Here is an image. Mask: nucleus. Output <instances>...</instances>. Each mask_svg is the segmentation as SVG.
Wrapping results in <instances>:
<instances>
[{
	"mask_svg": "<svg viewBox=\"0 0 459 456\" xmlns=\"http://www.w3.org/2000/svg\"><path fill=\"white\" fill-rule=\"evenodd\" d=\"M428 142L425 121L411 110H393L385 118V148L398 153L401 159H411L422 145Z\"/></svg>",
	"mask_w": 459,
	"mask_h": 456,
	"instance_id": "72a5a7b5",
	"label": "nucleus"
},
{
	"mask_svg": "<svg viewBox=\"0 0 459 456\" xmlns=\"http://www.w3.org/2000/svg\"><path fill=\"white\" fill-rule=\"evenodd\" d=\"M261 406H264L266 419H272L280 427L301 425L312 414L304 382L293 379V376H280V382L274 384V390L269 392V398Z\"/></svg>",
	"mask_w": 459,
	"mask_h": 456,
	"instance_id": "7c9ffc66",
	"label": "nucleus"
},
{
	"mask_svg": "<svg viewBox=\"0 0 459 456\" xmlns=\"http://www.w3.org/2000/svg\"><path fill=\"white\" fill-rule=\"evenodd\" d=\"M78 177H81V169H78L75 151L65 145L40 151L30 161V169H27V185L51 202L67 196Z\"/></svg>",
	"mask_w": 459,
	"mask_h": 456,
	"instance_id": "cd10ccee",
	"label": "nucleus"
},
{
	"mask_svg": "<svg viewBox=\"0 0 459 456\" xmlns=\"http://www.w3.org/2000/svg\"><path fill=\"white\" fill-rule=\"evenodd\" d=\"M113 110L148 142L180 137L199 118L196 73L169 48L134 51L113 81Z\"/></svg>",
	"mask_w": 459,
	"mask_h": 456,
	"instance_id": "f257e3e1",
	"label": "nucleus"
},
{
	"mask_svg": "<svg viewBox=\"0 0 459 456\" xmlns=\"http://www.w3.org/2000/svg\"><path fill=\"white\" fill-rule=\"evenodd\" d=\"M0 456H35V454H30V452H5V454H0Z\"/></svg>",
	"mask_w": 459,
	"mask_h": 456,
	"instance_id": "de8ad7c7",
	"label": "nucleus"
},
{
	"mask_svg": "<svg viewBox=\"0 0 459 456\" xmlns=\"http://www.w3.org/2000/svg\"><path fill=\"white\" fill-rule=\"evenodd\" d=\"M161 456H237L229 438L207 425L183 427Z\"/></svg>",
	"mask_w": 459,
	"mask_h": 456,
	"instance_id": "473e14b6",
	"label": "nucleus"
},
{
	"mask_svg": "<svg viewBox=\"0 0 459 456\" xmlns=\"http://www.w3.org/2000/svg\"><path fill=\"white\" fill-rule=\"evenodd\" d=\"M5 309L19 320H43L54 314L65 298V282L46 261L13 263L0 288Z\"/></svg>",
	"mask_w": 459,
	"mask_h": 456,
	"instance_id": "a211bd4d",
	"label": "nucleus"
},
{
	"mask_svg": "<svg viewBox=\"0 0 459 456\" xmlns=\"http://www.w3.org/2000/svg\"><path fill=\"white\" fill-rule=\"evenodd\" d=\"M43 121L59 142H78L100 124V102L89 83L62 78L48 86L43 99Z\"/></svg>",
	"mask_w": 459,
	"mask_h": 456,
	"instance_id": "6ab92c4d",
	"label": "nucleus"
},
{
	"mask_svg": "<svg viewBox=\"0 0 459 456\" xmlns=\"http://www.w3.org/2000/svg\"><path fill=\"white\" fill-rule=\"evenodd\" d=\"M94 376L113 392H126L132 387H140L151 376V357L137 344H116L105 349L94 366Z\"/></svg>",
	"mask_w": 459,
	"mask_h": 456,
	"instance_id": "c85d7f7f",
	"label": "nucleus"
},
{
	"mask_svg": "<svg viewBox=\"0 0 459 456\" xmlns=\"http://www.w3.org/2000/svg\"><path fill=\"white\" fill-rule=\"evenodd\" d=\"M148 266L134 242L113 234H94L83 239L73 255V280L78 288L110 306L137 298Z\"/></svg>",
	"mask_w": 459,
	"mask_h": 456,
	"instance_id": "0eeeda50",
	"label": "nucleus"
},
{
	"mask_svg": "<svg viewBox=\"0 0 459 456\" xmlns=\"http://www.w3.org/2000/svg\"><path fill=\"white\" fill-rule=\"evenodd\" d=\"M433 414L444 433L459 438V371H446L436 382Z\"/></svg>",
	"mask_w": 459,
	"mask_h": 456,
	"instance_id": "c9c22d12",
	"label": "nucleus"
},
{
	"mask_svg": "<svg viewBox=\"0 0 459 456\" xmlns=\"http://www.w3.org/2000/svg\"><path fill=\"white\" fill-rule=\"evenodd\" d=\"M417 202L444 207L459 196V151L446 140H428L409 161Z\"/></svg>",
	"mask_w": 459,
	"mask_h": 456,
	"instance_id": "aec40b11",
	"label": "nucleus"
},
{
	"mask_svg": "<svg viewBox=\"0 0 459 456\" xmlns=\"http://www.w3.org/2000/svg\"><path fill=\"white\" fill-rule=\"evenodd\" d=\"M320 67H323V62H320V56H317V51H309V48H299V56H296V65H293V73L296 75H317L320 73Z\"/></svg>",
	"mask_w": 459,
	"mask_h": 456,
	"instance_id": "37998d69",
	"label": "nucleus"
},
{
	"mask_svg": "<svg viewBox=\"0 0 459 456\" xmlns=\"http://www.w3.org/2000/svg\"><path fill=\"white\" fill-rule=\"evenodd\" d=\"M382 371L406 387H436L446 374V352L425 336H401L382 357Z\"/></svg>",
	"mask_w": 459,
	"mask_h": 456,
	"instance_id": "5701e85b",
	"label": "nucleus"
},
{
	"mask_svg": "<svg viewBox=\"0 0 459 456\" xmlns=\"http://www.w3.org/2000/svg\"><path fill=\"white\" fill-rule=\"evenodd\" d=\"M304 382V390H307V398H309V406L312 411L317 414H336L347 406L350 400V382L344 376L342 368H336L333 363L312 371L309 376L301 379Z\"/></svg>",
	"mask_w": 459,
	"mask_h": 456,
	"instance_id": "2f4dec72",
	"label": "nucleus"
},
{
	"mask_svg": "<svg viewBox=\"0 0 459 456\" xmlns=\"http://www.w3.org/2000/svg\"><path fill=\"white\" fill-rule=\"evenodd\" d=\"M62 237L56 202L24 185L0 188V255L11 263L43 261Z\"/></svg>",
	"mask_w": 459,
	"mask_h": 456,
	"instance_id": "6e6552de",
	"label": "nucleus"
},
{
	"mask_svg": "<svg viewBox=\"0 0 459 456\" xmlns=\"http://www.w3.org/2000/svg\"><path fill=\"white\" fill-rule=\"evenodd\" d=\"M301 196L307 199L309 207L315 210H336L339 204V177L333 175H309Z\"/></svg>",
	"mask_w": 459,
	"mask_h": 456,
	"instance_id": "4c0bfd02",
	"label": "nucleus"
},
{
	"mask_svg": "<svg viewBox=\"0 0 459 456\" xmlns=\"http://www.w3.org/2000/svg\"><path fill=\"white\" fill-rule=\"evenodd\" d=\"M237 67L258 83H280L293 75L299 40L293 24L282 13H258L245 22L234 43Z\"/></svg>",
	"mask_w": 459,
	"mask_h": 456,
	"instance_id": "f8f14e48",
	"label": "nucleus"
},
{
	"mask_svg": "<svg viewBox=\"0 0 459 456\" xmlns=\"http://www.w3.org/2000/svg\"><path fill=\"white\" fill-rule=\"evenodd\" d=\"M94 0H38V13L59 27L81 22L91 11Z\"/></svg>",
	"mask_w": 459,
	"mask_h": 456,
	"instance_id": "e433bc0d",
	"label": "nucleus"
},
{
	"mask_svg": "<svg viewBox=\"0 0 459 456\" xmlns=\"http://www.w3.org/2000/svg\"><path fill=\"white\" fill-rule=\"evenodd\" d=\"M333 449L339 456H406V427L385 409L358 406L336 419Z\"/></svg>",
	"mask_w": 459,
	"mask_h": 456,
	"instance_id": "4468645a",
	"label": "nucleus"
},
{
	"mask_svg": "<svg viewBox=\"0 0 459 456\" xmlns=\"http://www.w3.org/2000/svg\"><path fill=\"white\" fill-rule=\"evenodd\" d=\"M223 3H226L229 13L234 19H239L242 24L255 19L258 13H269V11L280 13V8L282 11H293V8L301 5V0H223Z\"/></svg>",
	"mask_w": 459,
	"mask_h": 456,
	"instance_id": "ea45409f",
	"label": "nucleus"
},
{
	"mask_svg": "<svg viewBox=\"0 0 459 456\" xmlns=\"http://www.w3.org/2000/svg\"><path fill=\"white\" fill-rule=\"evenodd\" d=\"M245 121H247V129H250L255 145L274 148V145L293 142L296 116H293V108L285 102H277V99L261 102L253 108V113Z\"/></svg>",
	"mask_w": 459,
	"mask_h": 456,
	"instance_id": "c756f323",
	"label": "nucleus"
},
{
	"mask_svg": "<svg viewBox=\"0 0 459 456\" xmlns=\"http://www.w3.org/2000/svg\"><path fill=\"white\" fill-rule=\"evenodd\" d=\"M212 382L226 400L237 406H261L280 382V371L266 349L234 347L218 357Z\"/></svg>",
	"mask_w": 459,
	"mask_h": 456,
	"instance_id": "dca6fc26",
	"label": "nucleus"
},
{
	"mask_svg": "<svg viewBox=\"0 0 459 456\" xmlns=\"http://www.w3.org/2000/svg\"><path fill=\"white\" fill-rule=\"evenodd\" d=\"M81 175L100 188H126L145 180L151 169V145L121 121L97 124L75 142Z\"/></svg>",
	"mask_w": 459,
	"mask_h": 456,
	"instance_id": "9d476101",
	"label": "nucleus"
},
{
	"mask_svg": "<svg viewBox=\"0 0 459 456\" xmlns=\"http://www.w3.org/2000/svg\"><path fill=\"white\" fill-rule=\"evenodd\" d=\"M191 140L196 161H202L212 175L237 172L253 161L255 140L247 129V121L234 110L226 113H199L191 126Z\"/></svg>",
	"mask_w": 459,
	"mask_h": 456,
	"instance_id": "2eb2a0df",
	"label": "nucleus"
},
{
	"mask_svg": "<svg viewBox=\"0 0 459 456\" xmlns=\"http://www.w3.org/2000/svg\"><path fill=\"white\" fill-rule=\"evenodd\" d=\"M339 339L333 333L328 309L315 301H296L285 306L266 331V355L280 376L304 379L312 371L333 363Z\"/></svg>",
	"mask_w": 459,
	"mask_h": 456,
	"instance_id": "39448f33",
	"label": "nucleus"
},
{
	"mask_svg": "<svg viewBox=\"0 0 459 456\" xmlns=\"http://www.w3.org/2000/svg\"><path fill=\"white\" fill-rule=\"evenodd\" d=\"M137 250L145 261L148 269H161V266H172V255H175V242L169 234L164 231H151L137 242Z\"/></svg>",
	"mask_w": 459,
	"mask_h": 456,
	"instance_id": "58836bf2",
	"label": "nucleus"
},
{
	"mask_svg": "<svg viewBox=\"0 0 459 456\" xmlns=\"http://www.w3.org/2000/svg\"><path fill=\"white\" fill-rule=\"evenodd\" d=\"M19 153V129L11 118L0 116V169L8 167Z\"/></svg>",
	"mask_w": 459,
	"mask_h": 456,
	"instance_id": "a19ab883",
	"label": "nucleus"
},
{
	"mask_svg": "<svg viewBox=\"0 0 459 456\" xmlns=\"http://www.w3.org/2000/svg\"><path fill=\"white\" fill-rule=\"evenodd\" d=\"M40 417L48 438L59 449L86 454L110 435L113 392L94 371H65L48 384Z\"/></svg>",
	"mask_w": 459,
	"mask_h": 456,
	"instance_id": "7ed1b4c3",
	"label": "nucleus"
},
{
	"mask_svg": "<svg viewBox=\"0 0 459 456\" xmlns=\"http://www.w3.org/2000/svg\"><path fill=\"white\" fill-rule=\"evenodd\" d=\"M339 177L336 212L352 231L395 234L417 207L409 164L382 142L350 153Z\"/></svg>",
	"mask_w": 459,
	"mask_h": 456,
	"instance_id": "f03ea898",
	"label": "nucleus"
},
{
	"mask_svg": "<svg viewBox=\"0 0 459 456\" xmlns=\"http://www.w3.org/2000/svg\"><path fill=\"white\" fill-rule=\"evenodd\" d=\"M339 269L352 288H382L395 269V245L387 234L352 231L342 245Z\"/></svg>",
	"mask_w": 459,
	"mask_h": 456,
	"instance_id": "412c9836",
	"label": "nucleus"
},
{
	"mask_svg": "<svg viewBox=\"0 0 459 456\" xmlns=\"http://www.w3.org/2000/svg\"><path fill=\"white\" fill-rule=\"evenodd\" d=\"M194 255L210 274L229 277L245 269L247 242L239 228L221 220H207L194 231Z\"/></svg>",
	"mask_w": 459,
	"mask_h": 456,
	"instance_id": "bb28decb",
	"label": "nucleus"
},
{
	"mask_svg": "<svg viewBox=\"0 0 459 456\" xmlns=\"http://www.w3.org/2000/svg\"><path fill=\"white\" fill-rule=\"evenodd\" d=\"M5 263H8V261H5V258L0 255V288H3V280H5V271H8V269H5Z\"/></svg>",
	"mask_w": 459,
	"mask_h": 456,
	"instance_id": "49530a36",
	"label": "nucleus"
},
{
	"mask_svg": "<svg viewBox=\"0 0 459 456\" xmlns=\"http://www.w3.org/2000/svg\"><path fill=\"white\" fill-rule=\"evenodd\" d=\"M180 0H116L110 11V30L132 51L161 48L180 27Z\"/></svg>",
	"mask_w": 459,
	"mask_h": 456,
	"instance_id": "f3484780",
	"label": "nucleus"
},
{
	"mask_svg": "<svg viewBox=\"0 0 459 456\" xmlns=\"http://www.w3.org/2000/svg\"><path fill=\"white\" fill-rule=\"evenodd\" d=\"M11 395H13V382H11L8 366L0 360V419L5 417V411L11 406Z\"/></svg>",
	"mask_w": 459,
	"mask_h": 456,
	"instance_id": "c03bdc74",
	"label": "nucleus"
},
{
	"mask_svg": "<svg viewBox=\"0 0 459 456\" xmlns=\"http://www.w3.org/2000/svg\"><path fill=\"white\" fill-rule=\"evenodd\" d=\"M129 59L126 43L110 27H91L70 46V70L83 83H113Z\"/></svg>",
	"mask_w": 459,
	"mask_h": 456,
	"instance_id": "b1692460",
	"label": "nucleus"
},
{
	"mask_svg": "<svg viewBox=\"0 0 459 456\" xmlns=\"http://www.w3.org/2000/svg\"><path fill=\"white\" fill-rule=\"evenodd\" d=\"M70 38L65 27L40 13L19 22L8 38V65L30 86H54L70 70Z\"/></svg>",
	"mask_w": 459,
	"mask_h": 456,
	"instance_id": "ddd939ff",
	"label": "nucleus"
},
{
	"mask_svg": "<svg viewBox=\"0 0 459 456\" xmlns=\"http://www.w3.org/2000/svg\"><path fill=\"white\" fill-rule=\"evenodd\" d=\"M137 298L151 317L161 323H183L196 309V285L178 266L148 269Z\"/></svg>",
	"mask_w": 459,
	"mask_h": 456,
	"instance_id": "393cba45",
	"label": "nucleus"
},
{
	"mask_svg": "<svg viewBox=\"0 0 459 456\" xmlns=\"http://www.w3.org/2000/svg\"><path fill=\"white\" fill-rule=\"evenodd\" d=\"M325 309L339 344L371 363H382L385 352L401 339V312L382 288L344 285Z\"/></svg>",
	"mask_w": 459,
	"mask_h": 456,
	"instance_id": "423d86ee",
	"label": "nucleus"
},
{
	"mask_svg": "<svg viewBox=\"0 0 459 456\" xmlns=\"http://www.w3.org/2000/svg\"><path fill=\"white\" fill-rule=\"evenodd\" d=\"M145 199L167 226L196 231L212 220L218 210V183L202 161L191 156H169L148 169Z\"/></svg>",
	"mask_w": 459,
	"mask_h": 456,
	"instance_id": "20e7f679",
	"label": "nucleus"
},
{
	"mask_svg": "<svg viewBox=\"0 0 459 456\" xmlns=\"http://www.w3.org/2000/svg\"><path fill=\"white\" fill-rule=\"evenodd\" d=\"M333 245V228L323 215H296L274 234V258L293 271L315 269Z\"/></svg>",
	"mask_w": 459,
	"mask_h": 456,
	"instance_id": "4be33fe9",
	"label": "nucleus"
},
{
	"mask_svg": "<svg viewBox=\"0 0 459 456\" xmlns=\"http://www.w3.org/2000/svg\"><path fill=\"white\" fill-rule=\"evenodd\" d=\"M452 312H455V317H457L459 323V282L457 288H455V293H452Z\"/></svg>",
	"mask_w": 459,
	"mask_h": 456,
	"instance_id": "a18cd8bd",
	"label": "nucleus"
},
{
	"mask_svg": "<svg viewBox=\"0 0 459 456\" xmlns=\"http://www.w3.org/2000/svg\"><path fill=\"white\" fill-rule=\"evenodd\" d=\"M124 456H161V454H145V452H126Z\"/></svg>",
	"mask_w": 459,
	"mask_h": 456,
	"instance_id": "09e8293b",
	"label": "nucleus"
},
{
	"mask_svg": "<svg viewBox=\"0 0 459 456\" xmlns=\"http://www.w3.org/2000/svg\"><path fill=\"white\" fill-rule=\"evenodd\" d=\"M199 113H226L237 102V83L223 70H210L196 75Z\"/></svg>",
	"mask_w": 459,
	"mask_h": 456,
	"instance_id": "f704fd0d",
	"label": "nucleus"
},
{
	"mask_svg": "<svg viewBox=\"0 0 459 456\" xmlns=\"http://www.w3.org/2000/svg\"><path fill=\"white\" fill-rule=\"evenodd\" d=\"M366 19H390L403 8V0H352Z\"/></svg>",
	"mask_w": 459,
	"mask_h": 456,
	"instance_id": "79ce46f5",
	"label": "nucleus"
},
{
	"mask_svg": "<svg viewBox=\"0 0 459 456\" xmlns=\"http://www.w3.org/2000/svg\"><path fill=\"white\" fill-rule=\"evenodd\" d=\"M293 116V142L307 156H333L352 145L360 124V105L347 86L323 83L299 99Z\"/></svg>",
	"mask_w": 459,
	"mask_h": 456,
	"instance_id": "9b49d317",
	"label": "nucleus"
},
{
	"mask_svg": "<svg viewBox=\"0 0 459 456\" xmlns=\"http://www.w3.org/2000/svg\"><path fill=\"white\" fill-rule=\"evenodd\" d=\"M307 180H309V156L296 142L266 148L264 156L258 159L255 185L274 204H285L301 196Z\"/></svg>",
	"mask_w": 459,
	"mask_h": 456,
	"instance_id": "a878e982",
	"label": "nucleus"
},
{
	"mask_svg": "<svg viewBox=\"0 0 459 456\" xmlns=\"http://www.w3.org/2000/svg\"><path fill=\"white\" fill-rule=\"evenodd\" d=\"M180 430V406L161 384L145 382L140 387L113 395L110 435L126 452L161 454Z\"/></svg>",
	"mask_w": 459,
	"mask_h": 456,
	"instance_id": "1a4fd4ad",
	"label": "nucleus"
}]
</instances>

+-------+

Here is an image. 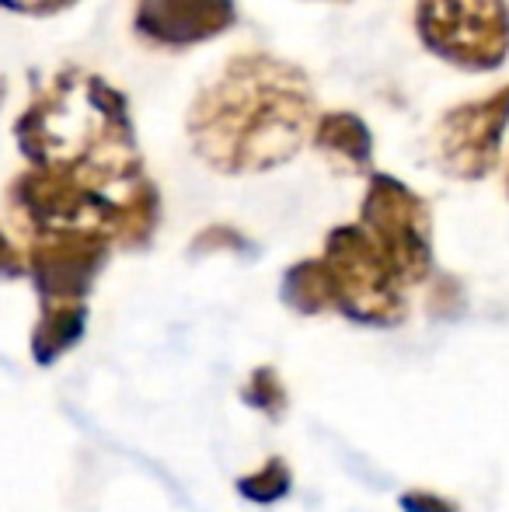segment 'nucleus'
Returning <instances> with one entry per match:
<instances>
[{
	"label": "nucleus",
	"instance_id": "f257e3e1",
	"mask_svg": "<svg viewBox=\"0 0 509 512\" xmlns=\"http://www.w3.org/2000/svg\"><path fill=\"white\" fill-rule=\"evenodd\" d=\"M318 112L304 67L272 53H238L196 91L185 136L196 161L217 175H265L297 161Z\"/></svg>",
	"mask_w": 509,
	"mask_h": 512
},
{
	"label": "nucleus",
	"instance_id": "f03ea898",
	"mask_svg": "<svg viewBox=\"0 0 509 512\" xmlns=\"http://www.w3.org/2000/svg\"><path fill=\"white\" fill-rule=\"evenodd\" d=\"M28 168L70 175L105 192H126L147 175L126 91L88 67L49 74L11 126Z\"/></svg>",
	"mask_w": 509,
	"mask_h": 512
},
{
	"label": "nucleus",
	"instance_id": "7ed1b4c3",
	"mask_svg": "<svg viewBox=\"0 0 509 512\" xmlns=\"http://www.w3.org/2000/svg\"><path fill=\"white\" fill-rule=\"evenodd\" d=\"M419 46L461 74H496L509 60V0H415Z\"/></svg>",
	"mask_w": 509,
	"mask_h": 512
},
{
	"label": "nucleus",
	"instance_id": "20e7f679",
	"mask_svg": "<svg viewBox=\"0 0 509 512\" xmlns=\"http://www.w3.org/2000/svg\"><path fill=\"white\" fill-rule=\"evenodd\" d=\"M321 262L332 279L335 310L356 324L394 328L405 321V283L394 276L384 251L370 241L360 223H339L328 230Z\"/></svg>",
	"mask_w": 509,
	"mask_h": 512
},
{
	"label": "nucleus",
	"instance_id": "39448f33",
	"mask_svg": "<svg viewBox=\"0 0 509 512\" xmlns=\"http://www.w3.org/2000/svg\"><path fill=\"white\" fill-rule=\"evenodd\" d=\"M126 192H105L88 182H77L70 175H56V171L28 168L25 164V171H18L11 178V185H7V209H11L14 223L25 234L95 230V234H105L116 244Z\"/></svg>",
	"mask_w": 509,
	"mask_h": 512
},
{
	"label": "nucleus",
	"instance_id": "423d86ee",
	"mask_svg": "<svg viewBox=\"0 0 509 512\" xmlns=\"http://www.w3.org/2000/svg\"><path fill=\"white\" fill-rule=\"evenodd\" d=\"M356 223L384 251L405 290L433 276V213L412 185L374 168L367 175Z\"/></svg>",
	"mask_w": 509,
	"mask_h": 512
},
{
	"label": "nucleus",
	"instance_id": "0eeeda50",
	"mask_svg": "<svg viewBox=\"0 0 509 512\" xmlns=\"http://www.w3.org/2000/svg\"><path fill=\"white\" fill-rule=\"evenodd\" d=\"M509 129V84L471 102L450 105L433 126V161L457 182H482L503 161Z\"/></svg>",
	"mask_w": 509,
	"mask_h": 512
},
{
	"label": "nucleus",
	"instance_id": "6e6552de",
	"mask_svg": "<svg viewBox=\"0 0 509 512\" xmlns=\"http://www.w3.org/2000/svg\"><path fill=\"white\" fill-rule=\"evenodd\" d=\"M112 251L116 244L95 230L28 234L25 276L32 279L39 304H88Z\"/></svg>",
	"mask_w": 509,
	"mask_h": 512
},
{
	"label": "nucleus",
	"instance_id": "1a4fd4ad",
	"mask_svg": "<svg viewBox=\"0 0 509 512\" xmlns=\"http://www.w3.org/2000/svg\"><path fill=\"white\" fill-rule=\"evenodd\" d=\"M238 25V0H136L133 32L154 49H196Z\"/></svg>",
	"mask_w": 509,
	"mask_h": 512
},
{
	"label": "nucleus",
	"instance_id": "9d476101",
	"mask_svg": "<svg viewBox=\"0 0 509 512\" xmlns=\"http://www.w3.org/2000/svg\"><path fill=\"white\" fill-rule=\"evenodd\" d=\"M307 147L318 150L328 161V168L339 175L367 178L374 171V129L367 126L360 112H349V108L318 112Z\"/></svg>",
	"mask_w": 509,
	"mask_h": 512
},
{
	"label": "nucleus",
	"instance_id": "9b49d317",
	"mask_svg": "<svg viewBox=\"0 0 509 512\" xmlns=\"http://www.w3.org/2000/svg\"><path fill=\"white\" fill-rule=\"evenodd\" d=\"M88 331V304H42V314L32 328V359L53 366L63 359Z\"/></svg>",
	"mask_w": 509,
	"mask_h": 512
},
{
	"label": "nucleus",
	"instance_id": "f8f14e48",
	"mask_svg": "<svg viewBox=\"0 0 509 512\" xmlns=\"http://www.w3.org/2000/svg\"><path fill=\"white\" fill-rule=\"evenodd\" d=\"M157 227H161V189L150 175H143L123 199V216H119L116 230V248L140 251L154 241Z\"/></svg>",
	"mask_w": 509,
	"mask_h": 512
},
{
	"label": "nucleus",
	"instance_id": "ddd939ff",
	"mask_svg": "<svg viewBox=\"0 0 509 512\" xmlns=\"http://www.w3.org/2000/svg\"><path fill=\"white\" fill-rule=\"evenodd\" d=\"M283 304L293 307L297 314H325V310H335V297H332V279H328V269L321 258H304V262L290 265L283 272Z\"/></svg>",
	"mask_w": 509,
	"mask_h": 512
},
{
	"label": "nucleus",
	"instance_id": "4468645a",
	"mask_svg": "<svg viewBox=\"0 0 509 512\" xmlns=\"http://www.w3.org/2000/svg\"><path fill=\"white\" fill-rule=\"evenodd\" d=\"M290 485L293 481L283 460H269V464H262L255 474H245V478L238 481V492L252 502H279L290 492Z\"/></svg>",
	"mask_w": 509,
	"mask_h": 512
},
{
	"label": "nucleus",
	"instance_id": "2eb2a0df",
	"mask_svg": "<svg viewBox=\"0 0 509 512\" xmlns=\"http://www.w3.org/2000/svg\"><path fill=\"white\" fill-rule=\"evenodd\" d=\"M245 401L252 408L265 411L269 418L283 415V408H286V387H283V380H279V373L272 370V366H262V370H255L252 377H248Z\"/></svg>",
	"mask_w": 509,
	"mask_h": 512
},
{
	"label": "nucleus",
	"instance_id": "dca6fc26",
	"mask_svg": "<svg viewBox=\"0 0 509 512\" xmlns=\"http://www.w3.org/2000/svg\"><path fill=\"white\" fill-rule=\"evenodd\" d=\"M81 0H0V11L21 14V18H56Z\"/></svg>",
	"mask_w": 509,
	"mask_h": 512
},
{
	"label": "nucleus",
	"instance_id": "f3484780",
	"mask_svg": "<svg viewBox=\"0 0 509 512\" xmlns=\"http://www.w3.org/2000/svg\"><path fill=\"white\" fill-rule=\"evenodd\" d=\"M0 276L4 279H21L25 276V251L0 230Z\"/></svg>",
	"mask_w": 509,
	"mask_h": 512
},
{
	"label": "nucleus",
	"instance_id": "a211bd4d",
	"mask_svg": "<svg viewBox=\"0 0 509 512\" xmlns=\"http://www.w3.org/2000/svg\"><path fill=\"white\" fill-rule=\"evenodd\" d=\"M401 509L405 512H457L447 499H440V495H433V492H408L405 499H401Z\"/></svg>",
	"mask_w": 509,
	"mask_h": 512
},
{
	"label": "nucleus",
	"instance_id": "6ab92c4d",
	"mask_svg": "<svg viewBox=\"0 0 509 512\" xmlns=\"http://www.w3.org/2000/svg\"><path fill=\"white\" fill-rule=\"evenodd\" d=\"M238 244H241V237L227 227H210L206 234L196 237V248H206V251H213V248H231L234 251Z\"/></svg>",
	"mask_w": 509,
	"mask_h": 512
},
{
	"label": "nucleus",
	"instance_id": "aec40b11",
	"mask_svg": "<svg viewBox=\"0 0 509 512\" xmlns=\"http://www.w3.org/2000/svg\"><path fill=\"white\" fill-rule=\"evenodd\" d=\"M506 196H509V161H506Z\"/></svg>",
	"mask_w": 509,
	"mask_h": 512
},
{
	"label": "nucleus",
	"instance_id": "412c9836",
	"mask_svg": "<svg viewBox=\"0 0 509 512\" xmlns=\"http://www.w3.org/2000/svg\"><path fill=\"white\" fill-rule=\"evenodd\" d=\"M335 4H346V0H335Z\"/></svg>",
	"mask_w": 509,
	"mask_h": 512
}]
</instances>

+-------+

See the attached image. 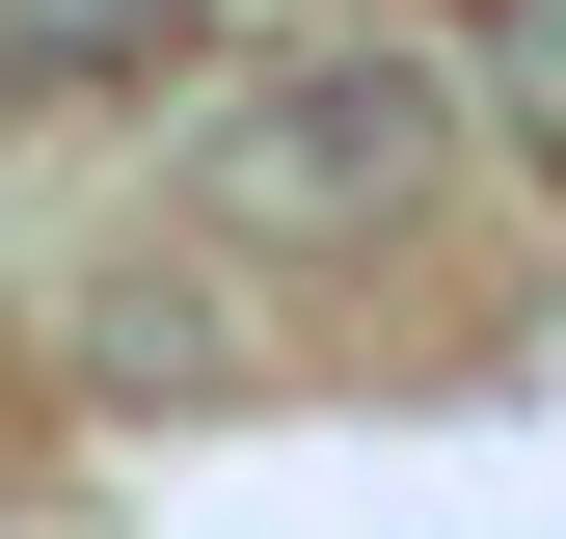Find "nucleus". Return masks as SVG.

+-------+

TASK INSTRUCTIONS:
Count the lines in the records above that contain the string "instances", and give only the number.

RESULT OF THE TASK:
7